It has always been the case that the extremes are louder. What happened between 2009 and 2012 is that American tech companies created an outrage machine. This outrage machine greatly amplified the power of the extremes. The extremes got nastier and nastier so that people in the middle — the middle make up about 80 or 90 percent — now feel so intimidated they largely keep quiet. That, again, is why I say everything changed between 2009 or 2012. The social dynamic now is really different from anything that ever existed before 2009. So all of our understanding of society and politics before 2009 must be questioned. Some previous findings are still valid, and some are not. We do not know which parts are still valid.

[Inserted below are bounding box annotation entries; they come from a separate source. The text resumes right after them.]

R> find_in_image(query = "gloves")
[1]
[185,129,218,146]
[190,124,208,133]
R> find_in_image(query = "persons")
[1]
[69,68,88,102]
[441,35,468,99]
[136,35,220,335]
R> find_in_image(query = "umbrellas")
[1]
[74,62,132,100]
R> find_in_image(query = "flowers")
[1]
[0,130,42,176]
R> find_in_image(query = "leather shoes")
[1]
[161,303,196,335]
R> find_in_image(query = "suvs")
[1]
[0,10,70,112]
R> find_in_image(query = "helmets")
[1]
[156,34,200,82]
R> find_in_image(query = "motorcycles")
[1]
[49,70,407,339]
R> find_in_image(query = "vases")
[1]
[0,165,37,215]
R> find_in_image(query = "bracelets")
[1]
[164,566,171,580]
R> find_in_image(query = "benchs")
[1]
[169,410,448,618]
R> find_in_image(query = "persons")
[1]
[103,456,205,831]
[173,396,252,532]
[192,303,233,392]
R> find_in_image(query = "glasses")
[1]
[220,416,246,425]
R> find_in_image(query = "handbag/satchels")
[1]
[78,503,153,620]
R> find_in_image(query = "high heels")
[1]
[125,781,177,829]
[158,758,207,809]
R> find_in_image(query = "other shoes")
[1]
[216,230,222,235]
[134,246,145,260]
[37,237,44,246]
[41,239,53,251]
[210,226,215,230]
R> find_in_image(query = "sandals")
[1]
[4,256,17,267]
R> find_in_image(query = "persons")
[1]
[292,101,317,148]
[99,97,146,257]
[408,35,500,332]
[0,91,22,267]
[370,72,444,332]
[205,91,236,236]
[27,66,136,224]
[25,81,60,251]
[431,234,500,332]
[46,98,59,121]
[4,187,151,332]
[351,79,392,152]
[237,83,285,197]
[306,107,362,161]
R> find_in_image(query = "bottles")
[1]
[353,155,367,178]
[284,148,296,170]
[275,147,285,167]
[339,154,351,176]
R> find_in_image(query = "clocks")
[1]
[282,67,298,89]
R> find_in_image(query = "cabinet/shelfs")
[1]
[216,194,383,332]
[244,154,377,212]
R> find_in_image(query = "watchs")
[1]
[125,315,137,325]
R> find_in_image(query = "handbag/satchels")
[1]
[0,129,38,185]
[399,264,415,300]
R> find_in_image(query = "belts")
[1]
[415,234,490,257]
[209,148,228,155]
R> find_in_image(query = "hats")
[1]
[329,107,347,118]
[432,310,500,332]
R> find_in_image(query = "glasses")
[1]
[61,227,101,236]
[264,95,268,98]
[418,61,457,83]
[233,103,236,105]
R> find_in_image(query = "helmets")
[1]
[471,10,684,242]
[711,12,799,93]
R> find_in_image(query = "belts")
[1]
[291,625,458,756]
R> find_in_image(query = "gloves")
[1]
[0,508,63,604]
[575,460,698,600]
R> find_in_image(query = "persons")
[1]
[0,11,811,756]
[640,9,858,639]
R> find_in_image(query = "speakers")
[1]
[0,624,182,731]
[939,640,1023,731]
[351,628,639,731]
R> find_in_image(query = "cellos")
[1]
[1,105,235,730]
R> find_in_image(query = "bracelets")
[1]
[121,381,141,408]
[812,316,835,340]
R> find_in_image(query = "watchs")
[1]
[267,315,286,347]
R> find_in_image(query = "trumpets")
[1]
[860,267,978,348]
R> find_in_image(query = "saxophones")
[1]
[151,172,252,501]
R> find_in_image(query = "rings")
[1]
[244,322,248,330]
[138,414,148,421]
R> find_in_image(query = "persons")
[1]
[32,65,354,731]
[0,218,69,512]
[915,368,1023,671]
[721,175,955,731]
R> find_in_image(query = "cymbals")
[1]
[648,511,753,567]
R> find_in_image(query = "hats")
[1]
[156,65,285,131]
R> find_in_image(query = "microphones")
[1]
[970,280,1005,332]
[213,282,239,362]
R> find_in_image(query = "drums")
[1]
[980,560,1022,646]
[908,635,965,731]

Like no one else you also describe in your book that morality binds and blinds. You argue that liberals often insist on looking upon conservatives as relics from the past whereas conservatives often insist on looking upon liberals as obsessed with tearing down the very fabric that holds society together. Then again, you also suggest that it does not have to be like this if we acknowledge the much underdiscussed similarities and also that liberals and conservatives — when they do differ — also often complement one another. What can we do, in practice, to encourage the live-and-let live approach? Stop voting until at least somebody starts offering real bipartisanship rather than empty promises of such bipartisanship? Or something else?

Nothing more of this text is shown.